次のファッションデザインについての文章のうち、「絶対に結びつくと思います。「」から「すい価格に設定されています。」までを一字も変えずに書き写しなさい。

**提示文:**
----

単純に言えば、脳みそを作る作業です。ただ調べ物をするのがリサーチではなくて、自分が気になっていることについて、そのイメージにつながる服や風景、写真、ムードみたいなものを集めたり、映画を見たり、絵を書いたり、生地に触れたり、生地の柄を作ってみたり、粘土をこねたり、コレクションを作るための準備の全てがリサーチだと思っています。そのリサーチで作った脳みその状態で日常を生きると、「この感じは今考えていることに近いな」とか、テレビのニュースを見たときに「いま社会がこういう状態になっていて、意外と自分が考えている個人的なこともここにつながってくるな」といったような瞬間があって。そこからコレクションのイメージが浮かび上がってくるんです。これは、自分の内面から発露したものがリサーチによって肥大化していって、それと社会との接点を見つけたときにやっと"ファッション"になるという考えがベースにあるからなんですよね。
個人的にコンセプトの段階で明確な言葉にして、これを表現したい、という作り方はあんまり好きじゃない。それでいいなら服を作らず喋ればいいと思うので。言語化できないことを自分の中でなんとか捉えようとする行為が、僕が思うファッションデザイン。その成果としてコレクションができたときには、自分でも新鮮な気持ちになることができますし。
ー内面から生み出される言語化できない"なにか"は時代感と結びつくものですか?
絶対に結びつくと思います。「いまの時代って〇〇だよね」って言っちゃうとすごい簡単なんですけど、世の中そんな単純なものではないですよね? 例えば、「バレンシアガ(BALENCIAGA)」のデムナ(Demna)が作った流れを「オーバーサイズが流行っていた時期」とまとめてしまうのは短略的すぎるじゃないですか。なんで人々の心にその表現がフィットしたのか、それこそが本当に大事なことで、一言でまとめず丁寧に分析する必要があると思うんです。あのコレクションも彼が少年期に移住を経験した背景があったり、マルジェラの文脈だったり、スピーディーな時代の流れの中でスローファッションの提案としてのアティチュードもありましたよね。
そして、学生時代に作る作品は、それ以降の自分の作風のための受け皿になるものだと思うんですが、ブランドデビューした後のデザインは半年間での気付きをその器を通して世界を眺めるような作業だと考えていて。だからプロになってからの言語化できない"なにか"は、常に時代と密接な関係でいられると思うんです。
ハルタとの協業で生まれた新たな視点
ー吉田さんは学生時代ファッションに救われたそうですね。
中学生の時、男子校で運動もできないし、学校では窓際にいて、ずっとイケてるやつになりたかったんですよね(笑)。でも高校に入ってファッションを好きになって、ファッションにのめり込んでいくうちに、学校の中のイケてるイケてないがどうでもよくなって。ファッションを通して自分に自信を持つことができたっていうのは、ファッションに救われた部分ですね。
ーその経験があってか、今回製作したハルタとのコラボローファーは税込3万3000円と比較的学生も手に取りやすい価格に設定されています。

----

**提示された資料:**
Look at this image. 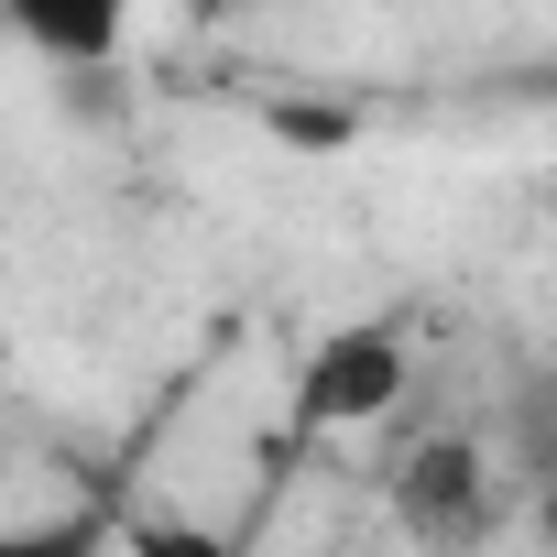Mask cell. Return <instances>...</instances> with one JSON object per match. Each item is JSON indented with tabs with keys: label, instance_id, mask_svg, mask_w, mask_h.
I'll list each match as a JSON object with an SVG mask.
<instances>
[{
	"label": "cell",
	"instance_id": "cell-1",
	"mask_svg": "<svg viewBox=\"0 0 557 557\" xmlns=\"http://www.w3.org/2000/svg\"><path fill=\"white\" fill-rule=\"evenodd\" d=\"M405 383H416L405 329L361 318V329H329V339L307 350V372H296V416H307V426H383V416L405 405Z\"/></svg>",
	"mask_w": 557,
	"mask_h": 557
},
{
	"label": "cell",
	"instance_id": "cell-2",
	"mask_svg": "<svg viewBox=\"0 0 557 557\" xmlns=\"http://www.w3.org/2000/svg\"><path fill=\"white\" fill-rule=\"evenodd\" d=\"M394 513H405L426 546H470V535H492V459H481L470 437L416 448V459L394 470Z\"/></svg>",
	"mask_w": 557,
	"mask_h": 557
},
{
	"label": "cell",
	"instance_id": "cell-3",
	"mask_svg": "<svg viewBox=\"0 0 557 557\" xmlns=\"http://www.w3.org/2000/svg\"><path fill=\"white\" fill-rule=\"evenodd\" d=\"M0 34L66 77H99L132 45V0H0Z\"/></svg>",
	"mask_w": 557,
	"mask_h": 557
}]
</instances>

----

**正しい解答:**
絶対に結びつくと思います。「いまの時代って〇〇だよね」って言っちゃうとすごい簡単なんですけど、世の中そんな単純なものではないですよね? 例えば、「バレンシアガ(BALENCIAGA)」のデムナ(Demna)が作った流れを「オーバーサイズが流行っていた時期」とまとめてしまうのは短略的すぎるじゃないですか。なんで人々の心にその表現がフィットしたのか、それこそが本当に大事なことで、一言でまとめず丁寧に分析する必要があると思うんです。あのコレクションも彼が少年期に移住を経験した背景があったり、マルジェラの文脈だったり、スピーディーな時代の流れの中でスローファッションの提案としてのアティチュードもありましたよね。
そして、学生時代に作る作品は、それ以降の自分の作風のための受け皿になるものだと思うんですが、ブランドデビューした後のデザインは半年間での気付きをその器を通して世界を眺めるような作業だと考えていて。だからプロになってからの言語化できない"なにか"は、常に時代と密接な関係でいられると思うんです。
ハルタとの協業で生まれた新たな視点
ー吉田さんは学生時代ファッションに救われたそうですね。
中学生の時、男子校で運動もできないし、学校では窓際にいて、ずっとイケてるやつになりたかったんですよね(笑)。でも高校に入ってファッションを好きになって、ファッションにのめり込んでいくうちに、学校の中のイケてるイケてないがどうでもよくなって。ファッションを通して自分に自信を持つことができたっていうのは、ファッションに救われた部分ですね。
ーその経験があってか、今回製作したハルタとのコラボローファーは税込3万3000円と比較的学生も手に取りやすい価格に設定されています。